Open Settings → MCP and add a new server entry:

{
  "bvc": {
    "command": "python",
    "args": ["-m", "bvc_mcp.server"],
    "cwd": "/absolute/path/to/bvc-mcp-server",
    "env": {
      "PYTHONPATH": "/absolute/path/to/bvc-mcp-server/src"
    }
  }
}

Available Tools

Tools are split into two groups: live tools that query the BVC endpoint (5-minute cache), and historical tools that query the local SQLite database populated by the scheduler.

All monetary values are in MAD (Moroccan Dirham).


get_market_status()

Returns whether the BVC market is currently open or closed, plus the last data timestamp and stock counts.

Example questions:

  • "Is the Casablanca stock market open right now?"
  • "When was the BVC data last updated?"

get_all_stocks(include_untradeable: bool = False)

Returns all stocks for the latest session.

| Parameter | Type | Default | Description | |---|---|---|---| | include_untradeable | bool | False | Include suspended or non-traded stocks |

Example questions:

  • "Give me a list of all BVC stocks with their prices."
  • "Show me all listed securities including suspended ones."

get_stock(symbol: str)

Returns complete market data for a single stock.

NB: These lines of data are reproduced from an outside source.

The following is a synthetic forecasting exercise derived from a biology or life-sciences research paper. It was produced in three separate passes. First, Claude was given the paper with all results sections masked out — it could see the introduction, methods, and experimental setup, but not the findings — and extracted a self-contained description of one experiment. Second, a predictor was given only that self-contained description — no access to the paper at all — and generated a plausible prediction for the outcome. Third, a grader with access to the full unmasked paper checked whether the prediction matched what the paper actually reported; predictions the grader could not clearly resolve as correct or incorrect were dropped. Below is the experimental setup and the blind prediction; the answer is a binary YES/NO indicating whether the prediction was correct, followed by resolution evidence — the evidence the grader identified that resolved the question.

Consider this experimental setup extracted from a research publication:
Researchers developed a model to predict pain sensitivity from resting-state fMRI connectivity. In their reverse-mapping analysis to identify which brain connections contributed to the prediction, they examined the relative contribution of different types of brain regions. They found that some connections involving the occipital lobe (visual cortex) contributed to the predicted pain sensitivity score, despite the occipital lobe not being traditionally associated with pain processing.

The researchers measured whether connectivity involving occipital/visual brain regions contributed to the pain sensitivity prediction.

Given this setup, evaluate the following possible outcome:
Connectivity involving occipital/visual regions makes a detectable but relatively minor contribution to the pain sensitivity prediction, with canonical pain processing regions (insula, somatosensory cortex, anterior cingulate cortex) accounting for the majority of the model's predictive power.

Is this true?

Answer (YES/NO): NO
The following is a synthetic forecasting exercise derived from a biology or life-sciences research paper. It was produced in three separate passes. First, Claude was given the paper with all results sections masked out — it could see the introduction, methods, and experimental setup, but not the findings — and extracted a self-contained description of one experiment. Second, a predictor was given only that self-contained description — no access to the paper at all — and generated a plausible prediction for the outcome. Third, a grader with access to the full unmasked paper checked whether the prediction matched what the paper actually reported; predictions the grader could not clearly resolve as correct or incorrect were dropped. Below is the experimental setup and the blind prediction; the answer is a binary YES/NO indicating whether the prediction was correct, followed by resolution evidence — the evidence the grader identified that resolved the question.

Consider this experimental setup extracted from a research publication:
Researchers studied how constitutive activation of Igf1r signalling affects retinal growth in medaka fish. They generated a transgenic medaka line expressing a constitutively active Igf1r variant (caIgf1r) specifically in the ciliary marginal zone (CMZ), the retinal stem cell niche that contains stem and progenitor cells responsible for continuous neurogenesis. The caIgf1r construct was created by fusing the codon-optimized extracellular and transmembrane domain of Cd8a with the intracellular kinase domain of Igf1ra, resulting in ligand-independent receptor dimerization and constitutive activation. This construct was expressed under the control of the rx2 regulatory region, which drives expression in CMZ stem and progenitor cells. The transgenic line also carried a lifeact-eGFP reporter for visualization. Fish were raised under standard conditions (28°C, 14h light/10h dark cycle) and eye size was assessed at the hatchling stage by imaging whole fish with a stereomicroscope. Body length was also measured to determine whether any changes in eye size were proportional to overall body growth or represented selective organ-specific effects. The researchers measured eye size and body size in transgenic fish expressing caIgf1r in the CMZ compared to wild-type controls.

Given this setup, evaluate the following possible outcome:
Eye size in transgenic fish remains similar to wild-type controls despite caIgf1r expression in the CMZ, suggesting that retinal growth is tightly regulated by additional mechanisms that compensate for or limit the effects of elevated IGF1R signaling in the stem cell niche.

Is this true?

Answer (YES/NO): NO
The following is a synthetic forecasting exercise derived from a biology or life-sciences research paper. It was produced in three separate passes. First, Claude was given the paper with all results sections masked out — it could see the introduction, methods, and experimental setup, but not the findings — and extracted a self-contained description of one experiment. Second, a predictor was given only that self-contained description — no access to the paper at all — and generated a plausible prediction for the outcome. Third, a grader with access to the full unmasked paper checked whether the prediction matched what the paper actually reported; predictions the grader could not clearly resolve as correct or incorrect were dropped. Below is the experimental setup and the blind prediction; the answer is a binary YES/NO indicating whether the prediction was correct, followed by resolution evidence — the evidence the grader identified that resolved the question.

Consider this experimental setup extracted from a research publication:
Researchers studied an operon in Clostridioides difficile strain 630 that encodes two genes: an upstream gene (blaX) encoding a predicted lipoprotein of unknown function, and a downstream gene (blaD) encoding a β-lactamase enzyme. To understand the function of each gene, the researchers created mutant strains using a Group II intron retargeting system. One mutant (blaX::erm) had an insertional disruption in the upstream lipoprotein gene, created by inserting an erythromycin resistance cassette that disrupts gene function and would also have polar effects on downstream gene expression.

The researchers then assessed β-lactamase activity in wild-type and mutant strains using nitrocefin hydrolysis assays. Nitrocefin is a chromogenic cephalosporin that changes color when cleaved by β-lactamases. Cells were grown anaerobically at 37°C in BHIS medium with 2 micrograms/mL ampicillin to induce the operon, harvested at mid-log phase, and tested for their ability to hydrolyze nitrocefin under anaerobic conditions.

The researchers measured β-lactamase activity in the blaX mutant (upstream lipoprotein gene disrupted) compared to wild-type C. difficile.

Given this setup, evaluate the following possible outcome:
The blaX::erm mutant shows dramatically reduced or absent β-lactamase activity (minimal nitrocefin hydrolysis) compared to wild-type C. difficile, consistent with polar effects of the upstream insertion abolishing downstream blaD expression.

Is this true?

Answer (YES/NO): NO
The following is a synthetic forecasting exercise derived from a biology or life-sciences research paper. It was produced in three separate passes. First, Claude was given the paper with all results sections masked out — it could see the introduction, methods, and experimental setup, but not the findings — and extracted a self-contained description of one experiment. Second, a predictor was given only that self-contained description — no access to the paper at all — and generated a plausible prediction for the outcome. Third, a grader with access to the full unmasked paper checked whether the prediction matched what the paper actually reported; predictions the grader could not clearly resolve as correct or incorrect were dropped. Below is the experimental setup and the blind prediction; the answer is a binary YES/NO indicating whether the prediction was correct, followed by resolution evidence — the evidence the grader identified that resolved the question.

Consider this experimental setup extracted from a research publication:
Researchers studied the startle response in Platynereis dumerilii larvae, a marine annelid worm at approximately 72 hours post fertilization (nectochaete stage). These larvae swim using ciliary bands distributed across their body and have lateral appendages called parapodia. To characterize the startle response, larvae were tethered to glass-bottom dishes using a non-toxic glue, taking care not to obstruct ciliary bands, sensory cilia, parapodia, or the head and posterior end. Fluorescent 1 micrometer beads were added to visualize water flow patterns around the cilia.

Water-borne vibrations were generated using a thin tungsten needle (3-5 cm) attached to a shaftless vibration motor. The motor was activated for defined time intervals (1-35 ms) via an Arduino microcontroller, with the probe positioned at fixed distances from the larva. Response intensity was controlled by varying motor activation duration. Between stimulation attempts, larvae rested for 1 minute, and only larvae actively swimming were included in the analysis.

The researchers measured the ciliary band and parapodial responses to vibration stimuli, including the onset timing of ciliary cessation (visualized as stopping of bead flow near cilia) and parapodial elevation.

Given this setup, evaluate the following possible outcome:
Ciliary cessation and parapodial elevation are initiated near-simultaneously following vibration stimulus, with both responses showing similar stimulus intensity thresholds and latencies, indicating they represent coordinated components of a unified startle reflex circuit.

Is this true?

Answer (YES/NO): NO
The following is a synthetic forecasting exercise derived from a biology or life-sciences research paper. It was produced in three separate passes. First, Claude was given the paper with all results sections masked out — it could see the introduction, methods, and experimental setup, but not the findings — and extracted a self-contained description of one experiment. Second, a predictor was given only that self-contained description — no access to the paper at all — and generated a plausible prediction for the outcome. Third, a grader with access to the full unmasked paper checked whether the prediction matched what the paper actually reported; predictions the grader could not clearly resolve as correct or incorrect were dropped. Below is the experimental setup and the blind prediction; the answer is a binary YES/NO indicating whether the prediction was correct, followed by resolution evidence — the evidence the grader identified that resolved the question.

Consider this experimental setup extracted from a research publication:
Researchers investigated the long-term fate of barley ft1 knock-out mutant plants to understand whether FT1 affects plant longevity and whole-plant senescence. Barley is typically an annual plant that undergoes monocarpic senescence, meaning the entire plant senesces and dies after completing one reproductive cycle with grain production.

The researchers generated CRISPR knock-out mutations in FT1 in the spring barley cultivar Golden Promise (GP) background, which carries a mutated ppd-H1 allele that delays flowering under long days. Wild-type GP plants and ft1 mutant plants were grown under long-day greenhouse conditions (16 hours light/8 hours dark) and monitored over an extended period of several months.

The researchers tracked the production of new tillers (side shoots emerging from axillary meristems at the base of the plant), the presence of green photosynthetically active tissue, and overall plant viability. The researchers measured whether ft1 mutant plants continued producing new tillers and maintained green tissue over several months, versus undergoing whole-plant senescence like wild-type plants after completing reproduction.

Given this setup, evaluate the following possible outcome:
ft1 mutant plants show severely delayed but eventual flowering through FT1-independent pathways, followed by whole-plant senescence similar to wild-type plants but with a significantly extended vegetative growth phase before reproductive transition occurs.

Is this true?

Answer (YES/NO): NO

| Parameter | Type | Description | |---|---|---| | symbol | str | Ticker symbol, e.g. "ATW", "IAM", "BCP" |

Example questions:

  • "What is the current price of Attijariwafa Bank (ATW)?"
  • "Show me today's trading data for IAM."
  • "What is the bid/ask spread for BCP?"

get_top_gainers(limit: int = 10)

Returns the best-performing stocks of the session, sorted by variation descending.

| Parameter | Type | Default | Description | |---|---|---|---| | limit | int | 10 | Maximum number of results (capped at 50) |

Example questions:

  • "What are the top 5 gainers on the BVC today?"
  • "Which stocks are up the most this session?"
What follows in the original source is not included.